Experimental protocol

S. aurata for experiments were fasted for 48 h prior to respirometry to ensure a post-absorptive state. Fish mass (to nearest 0.01 g), length, depth and width (all to nearest 1 mm) were measured for pre-experimental calculation and correction of the solid blocking effects (Bell and Terhune, 1970; Gehrkel et al., 1990). Fish were acclimated to the respirometer for 12 h (overnight) while swimming at 0.5 body lengths per second (BL s−1) prior to collection of data.

After the acclimation period, routine MO2 (MO2routine) was estimated as the average MO2 during eight consecutive respirometric loops (i.e., 2 h) for each individual S. aurata swimming at 0.5 BL s−1 (i.e., acclimation speed) (Svendsen et al., 2010). At the individual level, the standard deviation (SD) of MO2routine was calculated using the eight MO2 measurements. Next, S. aurata were exposed to progressive increments in the swimming speed of 0.5 BL s−1 every 30 min up to 2 BL s−1. Using 30 min intervals for each swimming speed is a common approach (Schurmann and Steffensen, 1997; McKenzie et al., 2003, 2004; Lurman et al., 2007). Two measures of MO2 were collected at each swimming speed. After completing measurements at 2 BL s−1, S. aurata were exposed to speed increments of 0.25 BL s−1 every 30 min.
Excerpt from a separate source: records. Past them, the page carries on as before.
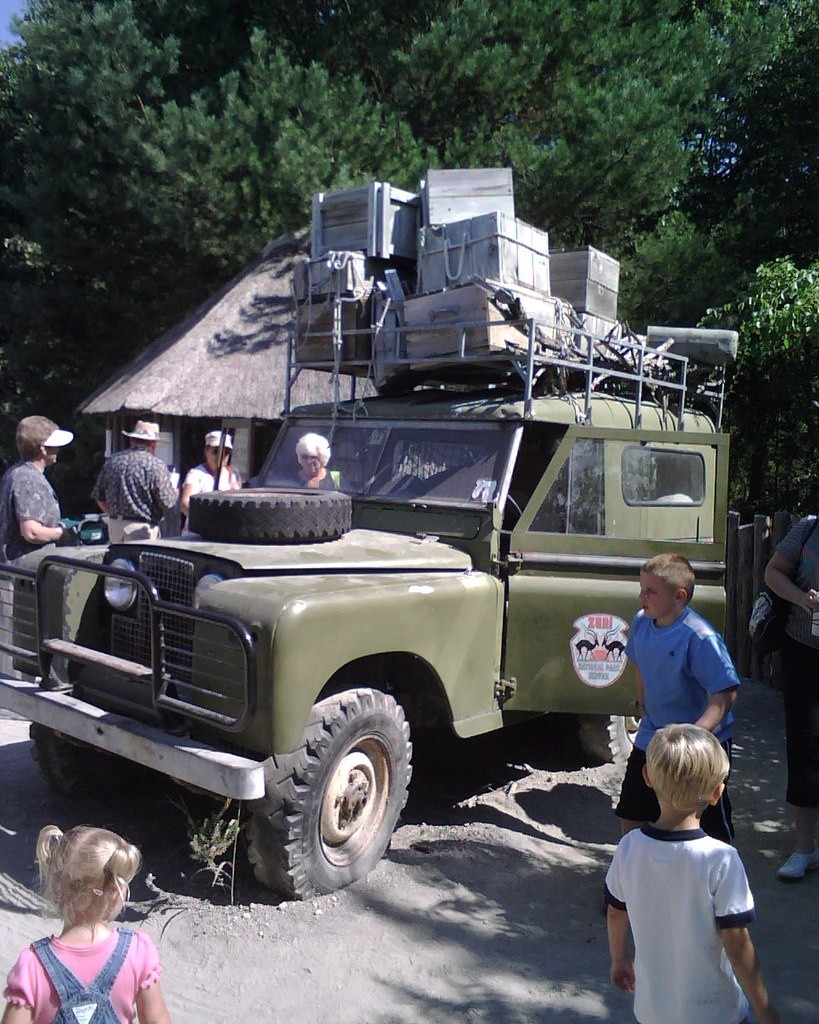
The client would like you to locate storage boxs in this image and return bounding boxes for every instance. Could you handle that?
[290,166,623,380]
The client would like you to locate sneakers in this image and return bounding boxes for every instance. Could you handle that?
[777,840,819,878]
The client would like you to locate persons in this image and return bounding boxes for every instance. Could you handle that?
[0,825,171,1024]
[614,553,740,844]
[91,420,179,544]
[765,515,819,879]
[0,416,80,564]
[288,433,347,492]
[603,724,782,1024]
[180,431,242,536]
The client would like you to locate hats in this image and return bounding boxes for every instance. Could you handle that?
[205,431,233,450]
[41,429,74,446]
[122,420,168,442]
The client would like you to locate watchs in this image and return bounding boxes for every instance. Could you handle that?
[635,699,645,710]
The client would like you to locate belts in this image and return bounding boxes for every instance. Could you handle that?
[110,514,157,525]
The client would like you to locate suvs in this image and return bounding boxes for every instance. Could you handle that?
[0,322,729,899]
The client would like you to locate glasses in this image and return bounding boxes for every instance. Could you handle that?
[208,448,230,456]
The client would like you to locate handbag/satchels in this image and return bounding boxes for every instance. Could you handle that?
[56,513,109,546]
[748,515,819,653]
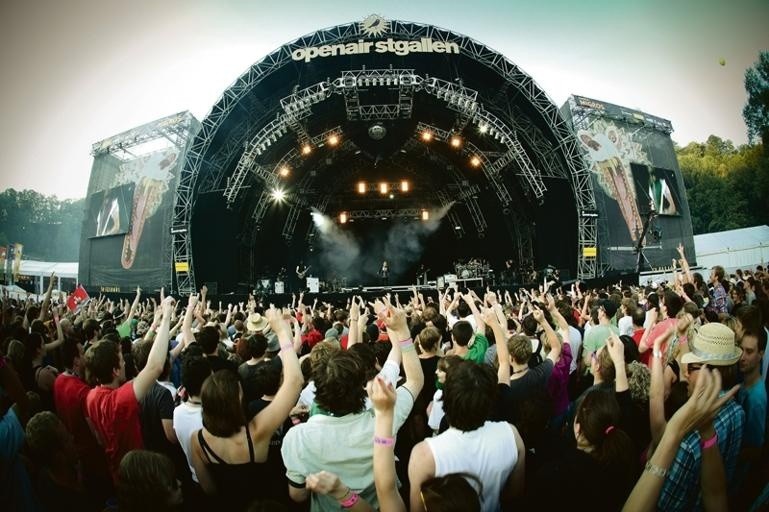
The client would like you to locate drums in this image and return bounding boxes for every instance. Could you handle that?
[462,270,473,278]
To examine the presence and magnitude of EPOC, the swimming speed was reduced to 0.5 BL s−1 (acclimation speed) after each exercise level from 2 BL s−1 and onwards. Specifically, detection of EPOC was carried out by comparing individual MO2routine + SD with the first post exercise MO2 measurement during the 0.5 BL s−1 period that followed each new swimming exercise (Svendsen et al., 2010). It was considered evidence of EPOC if the first post exercise MO2 was above MO2routine + SD. The measurements of MO2 at 0.5 BL s−1 were continued until the MO2 was below MO2routine + SD. When the MO2 stabilized below MO2routine + SD, the swimming speed was increased to the next exercise level (i.e., the previous exercise speed + 0.25 BL s−1). The protocol involving incrementally increasing swimming speeds followed by the procedure to detect EPOC was continued until fatigue.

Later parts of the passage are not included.